→ EXERCISE PROMPT
In the entries below, copy only the lines from the one that contains "Triangle Logo Buttoned" through the last line, exactly, and omit any pictures.

+ + + + +

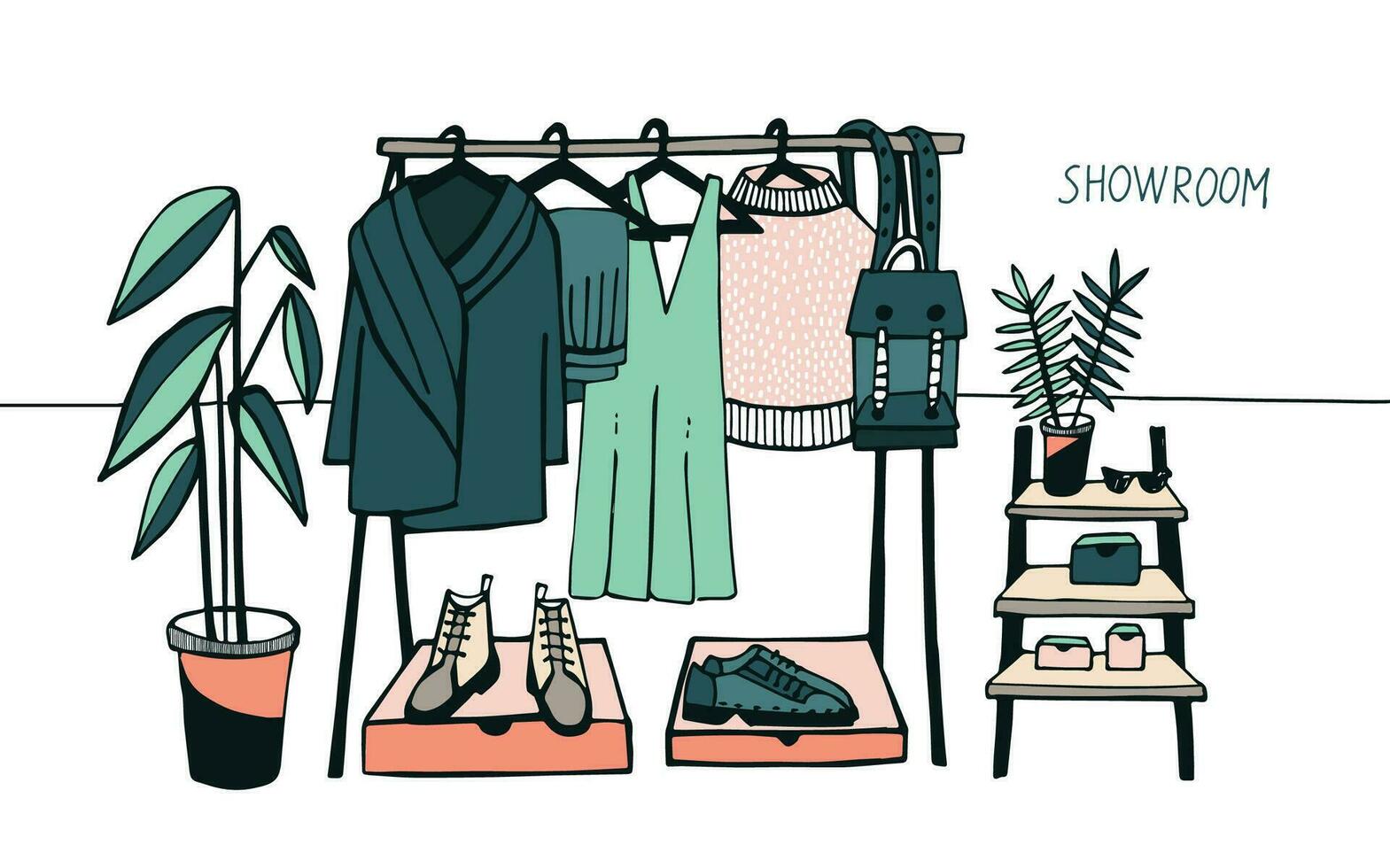 Vector illustration showroom. Coat rack with clothes, bags, boxes and shoes, fashion, modern style. Colorful.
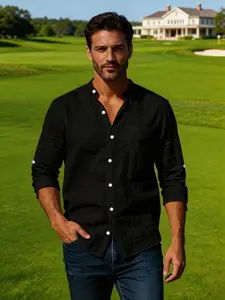 Mens Casual Linen Shirts Button Down Long Sleeve Breathable Shirt Solid Color Banded Collar Summer Beach Tops with Pocket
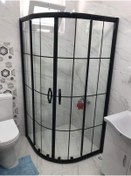 Resim nokta duşakabin 80x80 Teknesiz Siyah Profil Karolaj Desen Oval Duşakabin 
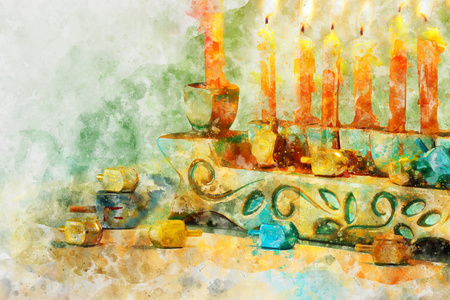 犹太节日光明节传统烛台的水彩画风格和抽象形象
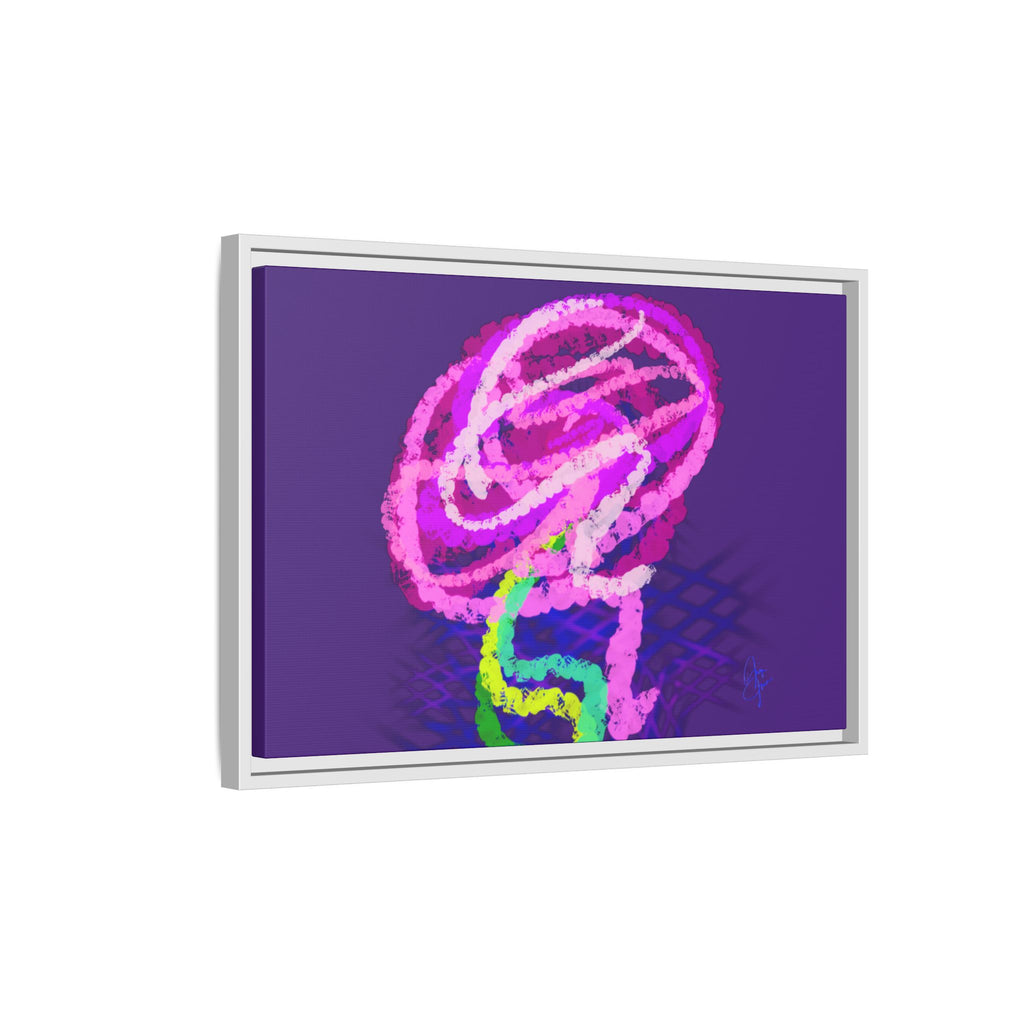 Framed Matte Canvas - Neon Rose Abstract Wall Art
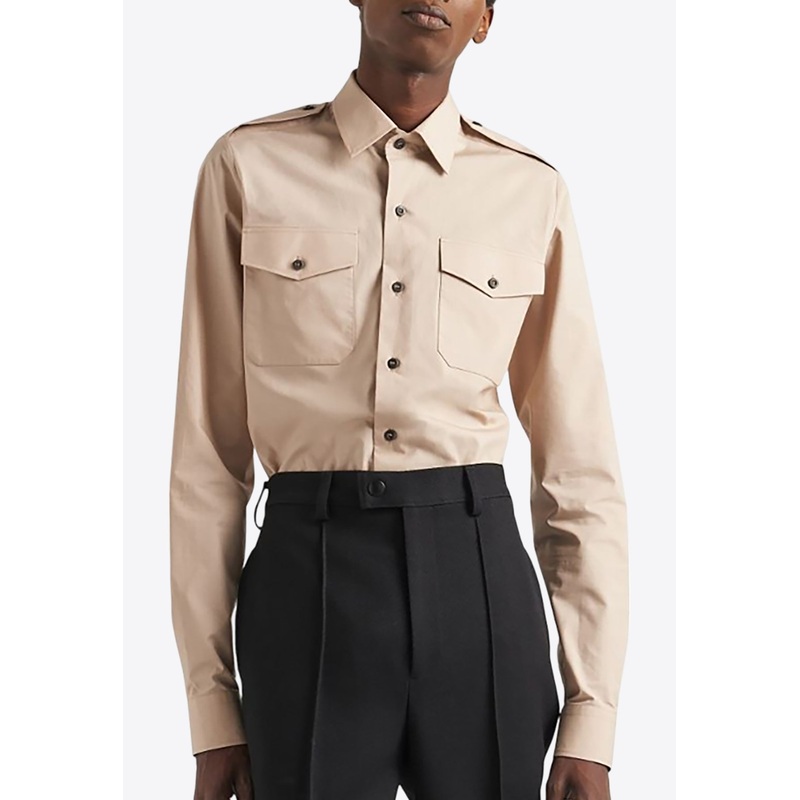 Triangle Logo Buttoned Shirt Beige mrtwshirtseu_EU 40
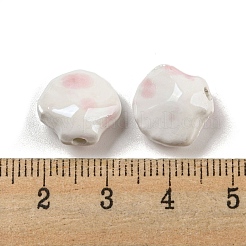 貝殻型の手作り磁器ビーズ  ピンク  12~12.5x13~13.5x7~7.5mm  穴：1.8~2mm&nbsp;X1-PORC-E022-01A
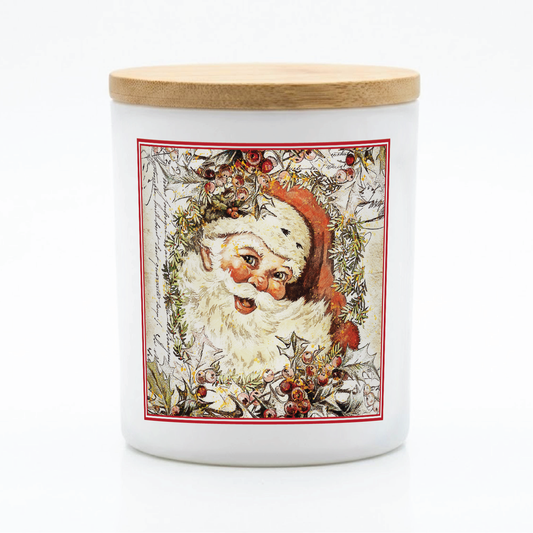 Vintage Holly Santa Candle | 12 oz Jar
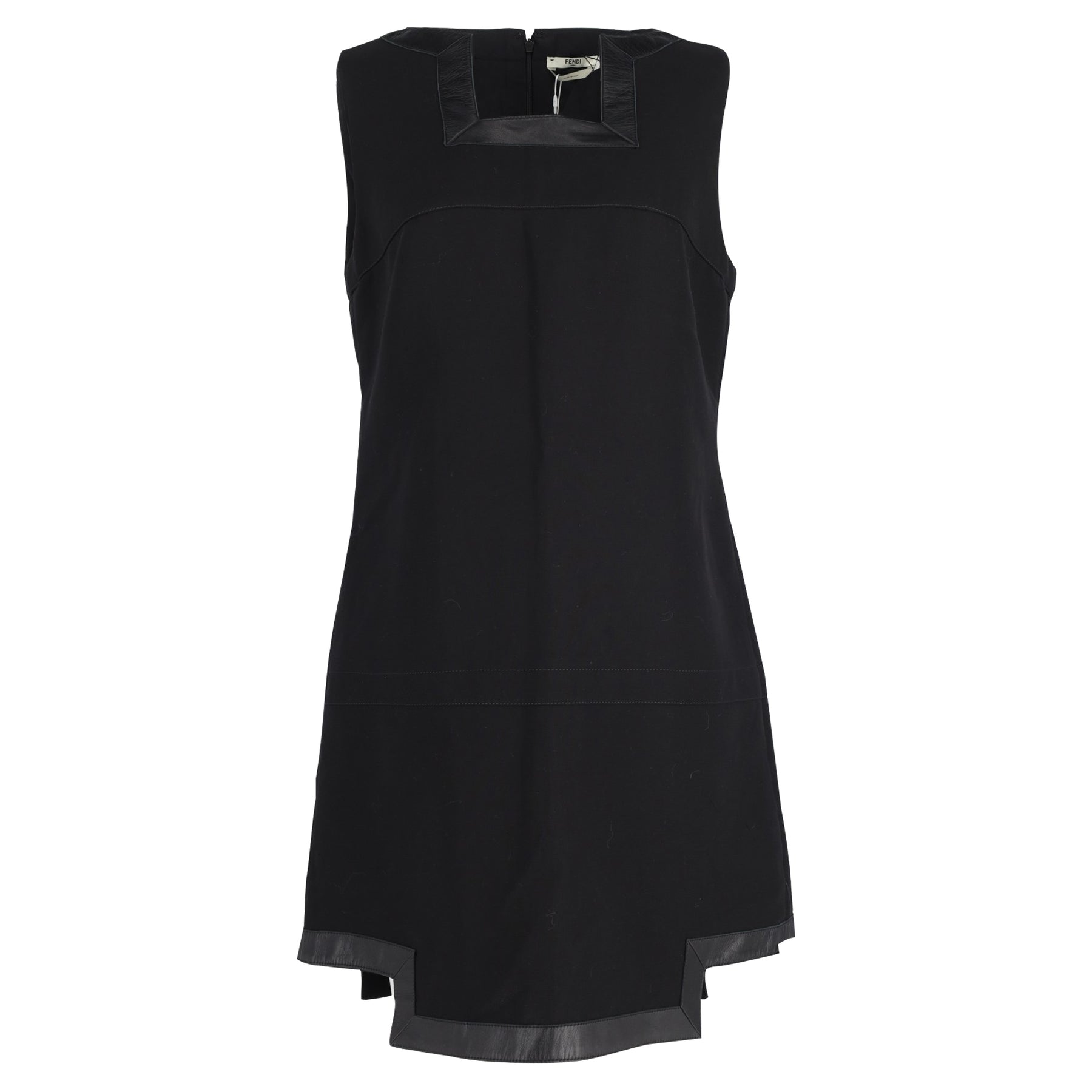 Fendi Ärmellos Leder Kleid aus schwarzer Wolle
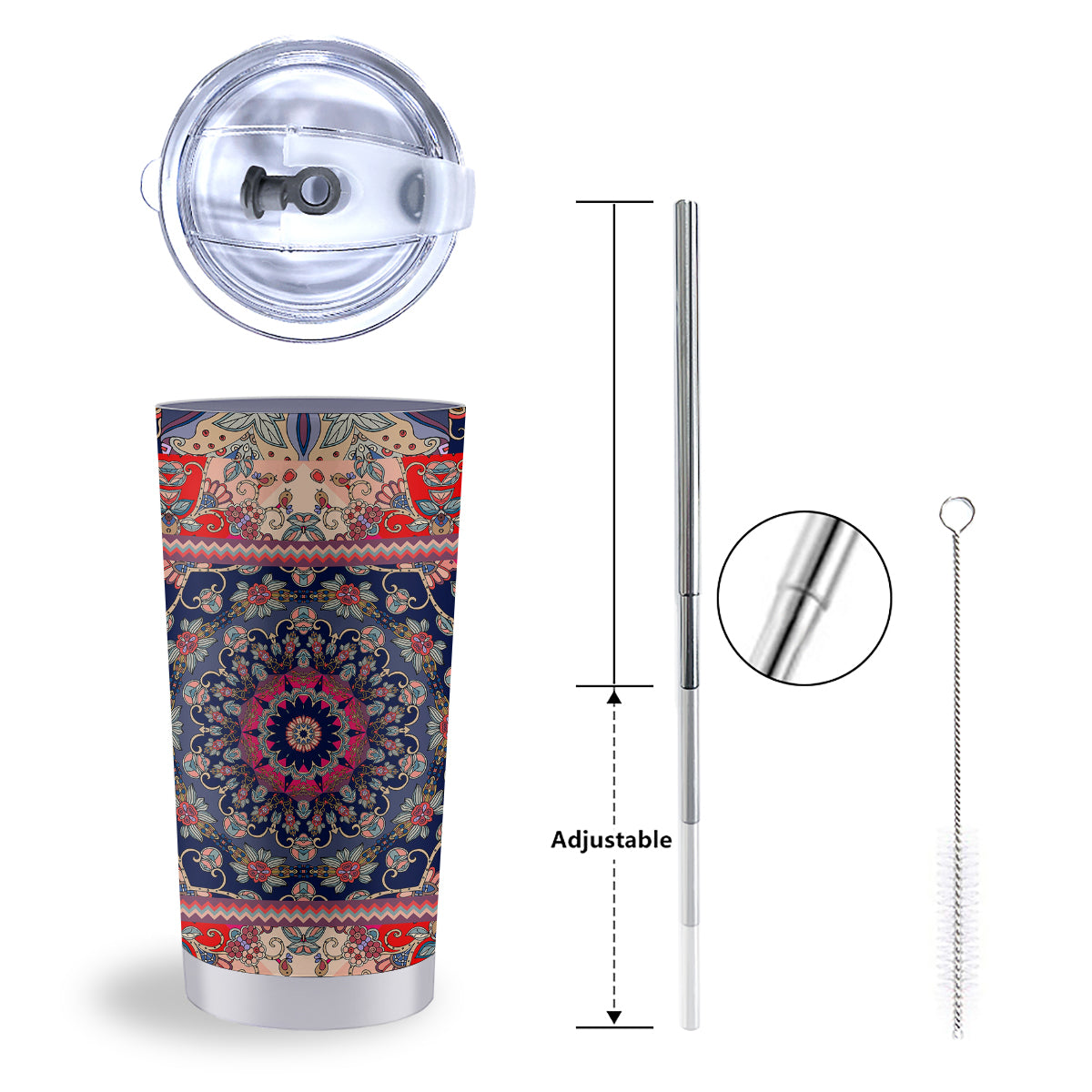 Ethnic Patchwork Square Print Tumbler-grizzshop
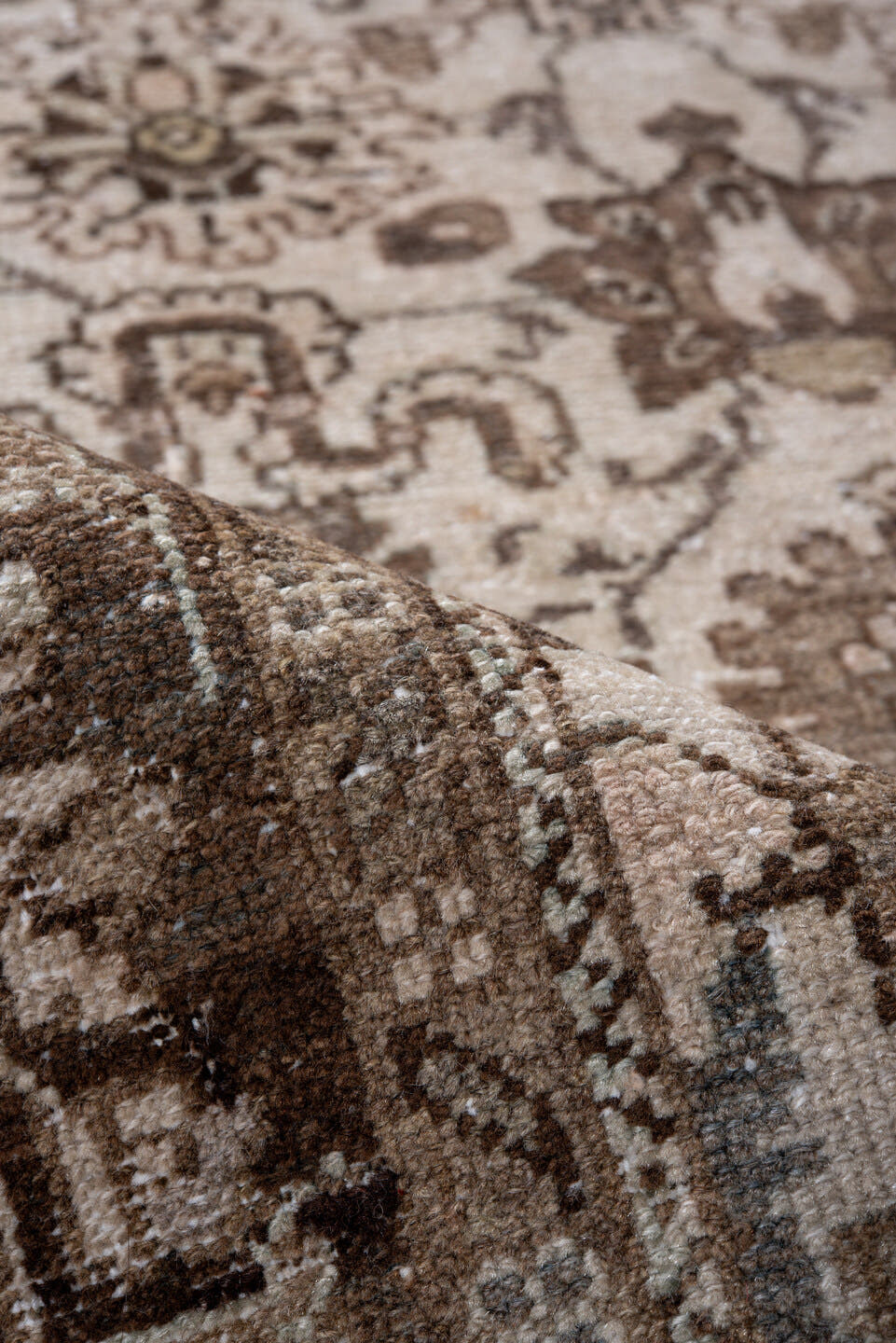 2' x 11' one-of-a-kind handmade antique Dargazin runner rug. Color palette: ivory, taupe, brown, beige, camel, greige, gray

+ + + + +

→ OUTPUT FOR THIS EXERCISE
 Triangle Logo Buttoned Shirt Beige mrtwshirtseu_EU 40
 貝殻型の手作り磁器ビーズ  ピンク  12~12.5x13~13.5x7~7.5mm  穴：1.8~2mm&nbsp;X1-PORC-E022-01A
 Vintage Holly Santa Candle | 12 oz Jar
 Fendi Ärmellos Leder Kleid aus schwarzer Wolle
 Ethnic Patchwork Square Print Tumbler-grizzshop
 2' x 11' one-of-a-kind handmade antique Dargazin runner rug. Color palette: ivory, taupe, brown, beige, camel, greige, gray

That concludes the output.